Слушай песню ветра. Пинбол 1973 - стр. 5
Некоторые восприняли это как оскорбление японского языка. Но язык – устойчивая структура, он обладает прочностью, проверенной долгими веками. Невозможно представить, чтобы его саморегулирование было повреждено чьим-то языковым пользованием – пусть даже самым разнузданным. У каждого писателя есть неотъемлемое право экспериментировать с языком в пределах, ограниченных только возможностями самого языка; без такого авантюризма просто не рождалось бы ничего нового. Мой стиль – это не стиль Танидзаки и не стиль Кавабаты. И это естественно. Ведь я самостоятельный писатель, которого зовут Харуки Мураками.
Когда мне позвонили из редакции литературного журнала «Гундзо» со словами «Мураками-сан, ваш роман «Слушай песню ветра» вошел в шорт-лист премии для начинающих авторов», стояло весеннее воскресное утро. С открытия сезона на стадионе «Дзингу» прошел без малого год, за который я успел встретить тридцатилетие. Шел уже, наверное, двенадцатый час, но я накануне работал допоздна и поэтому все еще сладко спал. Схватив спросонья трубку, я плохо понимал, о чем идет речь. Честно сказать, у меня совершенно вылетело из памяти, что я отсылал рукопись в редакцию «Гундзо». Книга была закончена, кому-то передана – и после этого зуд что-то писать напрочь пропал. Вообразить было трудно, что созданная нахрапом вещь способна претендовать на какой-то шорт-лист. Рукопись существовала в единственном экземпляре. Не войди роман в шорт-лист, она попросту исчезла бы (издательство рукописи не возвращало). Возможно, тогда и не появился бы мой второй роман. Жизнь – сплошное чудо.

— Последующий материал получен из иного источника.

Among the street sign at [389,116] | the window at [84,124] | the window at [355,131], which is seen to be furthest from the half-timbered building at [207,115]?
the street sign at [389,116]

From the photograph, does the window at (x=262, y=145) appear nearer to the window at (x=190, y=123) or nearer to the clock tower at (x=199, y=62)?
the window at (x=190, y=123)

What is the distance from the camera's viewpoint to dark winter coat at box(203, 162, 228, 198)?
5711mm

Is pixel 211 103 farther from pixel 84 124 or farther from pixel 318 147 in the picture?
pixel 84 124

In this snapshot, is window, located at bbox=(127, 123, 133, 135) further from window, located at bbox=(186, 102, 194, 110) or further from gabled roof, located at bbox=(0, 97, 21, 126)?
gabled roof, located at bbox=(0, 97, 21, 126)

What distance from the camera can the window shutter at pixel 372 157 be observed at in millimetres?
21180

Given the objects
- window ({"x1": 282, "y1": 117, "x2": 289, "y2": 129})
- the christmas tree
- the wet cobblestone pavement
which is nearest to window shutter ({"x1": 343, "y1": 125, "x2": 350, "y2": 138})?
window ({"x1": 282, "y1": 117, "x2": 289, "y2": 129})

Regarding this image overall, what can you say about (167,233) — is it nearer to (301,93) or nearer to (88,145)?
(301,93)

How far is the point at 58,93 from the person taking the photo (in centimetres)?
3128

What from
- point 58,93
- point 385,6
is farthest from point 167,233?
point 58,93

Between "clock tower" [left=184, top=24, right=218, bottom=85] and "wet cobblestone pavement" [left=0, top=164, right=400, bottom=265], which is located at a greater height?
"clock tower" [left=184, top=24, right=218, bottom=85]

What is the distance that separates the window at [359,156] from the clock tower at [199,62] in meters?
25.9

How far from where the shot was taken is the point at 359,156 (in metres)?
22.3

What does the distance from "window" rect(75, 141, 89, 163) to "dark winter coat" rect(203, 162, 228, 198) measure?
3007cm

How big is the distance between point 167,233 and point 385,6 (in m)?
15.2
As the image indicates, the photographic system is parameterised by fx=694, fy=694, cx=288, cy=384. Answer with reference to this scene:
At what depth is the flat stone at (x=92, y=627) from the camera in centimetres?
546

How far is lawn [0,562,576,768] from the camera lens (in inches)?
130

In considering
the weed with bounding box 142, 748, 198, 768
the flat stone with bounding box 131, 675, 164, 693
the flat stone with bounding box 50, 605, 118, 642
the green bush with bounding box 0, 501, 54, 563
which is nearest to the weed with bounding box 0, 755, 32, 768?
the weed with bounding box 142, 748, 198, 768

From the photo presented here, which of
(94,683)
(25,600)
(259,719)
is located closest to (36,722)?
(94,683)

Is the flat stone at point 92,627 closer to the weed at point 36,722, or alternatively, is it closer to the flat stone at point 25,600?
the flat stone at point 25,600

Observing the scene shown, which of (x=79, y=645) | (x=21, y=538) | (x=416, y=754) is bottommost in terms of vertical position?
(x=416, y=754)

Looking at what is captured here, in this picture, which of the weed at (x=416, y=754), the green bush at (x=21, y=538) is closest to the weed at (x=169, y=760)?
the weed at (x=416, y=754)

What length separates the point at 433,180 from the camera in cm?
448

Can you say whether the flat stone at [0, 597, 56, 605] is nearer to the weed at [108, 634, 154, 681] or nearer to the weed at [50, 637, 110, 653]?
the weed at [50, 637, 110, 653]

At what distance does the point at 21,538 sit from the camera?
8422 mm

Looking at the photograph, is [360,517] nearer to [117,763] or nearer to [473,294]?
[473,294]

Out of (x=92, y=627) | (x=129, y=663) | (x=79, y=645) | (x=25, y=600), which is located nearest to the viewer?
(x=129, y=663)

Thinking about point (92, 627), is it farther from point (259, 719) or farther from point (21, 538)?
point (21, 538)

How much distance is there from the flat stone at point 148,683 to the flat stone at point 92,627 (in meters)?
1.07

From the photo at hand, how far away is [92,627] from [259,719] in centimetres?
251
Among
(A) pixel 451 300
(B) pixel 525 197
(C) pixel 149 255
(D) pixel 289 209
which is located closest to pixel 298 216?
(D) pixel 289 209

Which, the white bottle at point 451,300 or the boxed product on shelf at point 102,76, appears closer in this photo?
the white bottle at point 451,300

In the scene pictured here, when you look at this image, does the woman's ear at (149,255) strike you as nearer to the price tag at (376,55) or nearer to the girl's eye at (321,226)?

По телефону мне сказали, что в шорт-лист вошло пять произведений, считая мое. «Ого!» – подумал я, но из-за сонливости еще не прочувствовал этого как следует. Вылез из постели, умылся, оделся и вышел прогуляться с женой. Проходя мимо начальной школы по соседству, заметил сидящего в кустах почтового голубя, подобрал и понял, что у него перебито крыло. К лапке была прикреплена металлическая пластинка с надписью. Я бережно взял голубя обеими руками и понес к полицейской будке на Аояма-Омотэсандо. Она была ближайшей. Идя по переулкам Синдзюку, я чувствовал ладонями тепло и мелкую дрожь этого раненого голубя. Воскресенье было ясным и свежим; деревья, здания и витрины вокруг красиво поблескивали на ярком солнце.
И вот здесь-то меня настигло осознание происходящего. Я вдруг ощутил уверенность в том, что получу премию журнала «Гундзо», стану писателем и завоюю известный успех. Моя убежденность была дерзкой, но искренней. Я точно знал, что это случится. Меня убеждала не логика, но нечто вроде интуиции.